(Stored data entries)
══════
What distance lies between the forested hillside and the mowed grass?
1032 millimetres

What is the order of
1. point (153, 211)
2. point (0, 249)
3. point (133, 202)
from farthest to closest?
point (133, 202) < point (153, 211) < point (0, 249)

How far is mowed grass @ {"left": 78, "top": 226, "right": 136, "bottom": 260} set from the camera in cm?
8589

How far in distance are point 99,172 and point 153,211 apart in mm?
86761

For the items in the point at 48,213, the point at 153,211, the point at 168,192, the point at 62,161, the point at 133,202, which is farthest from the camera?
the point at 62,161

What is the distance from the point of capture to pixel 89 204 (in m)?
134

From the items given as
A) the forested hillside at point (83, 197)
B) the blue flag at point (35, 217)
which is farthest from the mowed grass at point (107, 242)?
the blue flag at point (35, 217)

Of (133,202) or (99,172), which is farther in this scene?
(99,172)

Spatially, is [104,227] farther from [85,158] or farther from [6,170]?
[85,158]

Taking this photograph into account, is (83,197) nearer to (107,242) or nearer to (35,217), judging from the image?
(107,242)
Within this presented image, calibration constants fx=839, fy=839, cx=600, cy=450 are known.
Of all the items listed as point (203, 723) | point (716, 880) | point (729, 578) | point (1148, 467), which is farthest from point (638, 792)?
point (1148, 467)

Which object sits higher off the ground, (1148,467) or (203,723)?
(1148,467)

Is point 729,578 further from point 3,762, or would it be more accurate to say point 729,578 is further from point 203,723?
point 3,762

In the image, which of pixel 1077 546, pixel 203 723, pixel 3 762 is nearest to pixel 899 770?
══════
WORK REQUIRED: Reproduce the listing in full. Keep it exactly as written.

OUTPUT FOR THIS EXERCISE:
What distance lies between the forested hillside and the mowed grass?
1032 millimetres

What is the order of
1. point (153, 211)
2. point (0, 249)
3. point (133, 202)
from farthest to closest?
point (133, 202) < point (153, 211) < point (0, 249)

How far is mowed grass @ {"left": 78, "top": 226, "right": 136, "bottom": 260} set from the camera in cm?
8589

How far in distance are point 99,172 and point 153,211 apart in mm?
86761

For the items in the point at 48,213, the point at 153,211, the point at 168,192, the point at 62,161, the point at 133,202, which is farthest from the camera?
the point at 62,161

What is the distance from the point of capture to pixel 89 204 (in m)?
134

From the items given as
A) the forested hillside at point (83, 197)
B) the blue flag at point (35, 217)
which is farthest from the mowed grass at point (107, 242)?
the blue flag at point (35, 217)

Of (133,202) or (99,172), which is farther in this scene?
(99,172)

Spatially, is [104,227] farther from [85,158] or farther from [6,170]?
[85,158]

Taking this photograph into account, is (83,197) nearer to (107,242) or nearer to (35,217), judging from the image?
(107,242)
Within this presented image, calibration constants fx=839, fy=839, cx=600, cy=450 are known.
Of all the items listed as point (203, 723) | point (716, 880) | point (729, 578) | point (1148, 467), which is farthest from point (638, 792)?
point (1148, 467)

Which object sits higher off the ground, (1148,467) or (203,723)?
(1148,467)

Is point 729,578 further from point 3,762, or would it be more accurate to say point 729,578 is further from point 203,723?
point 3,762

In the image, which of pixel 1077 546, pixel 203 723, pixel 3 762 is nearest to pixel 899 770?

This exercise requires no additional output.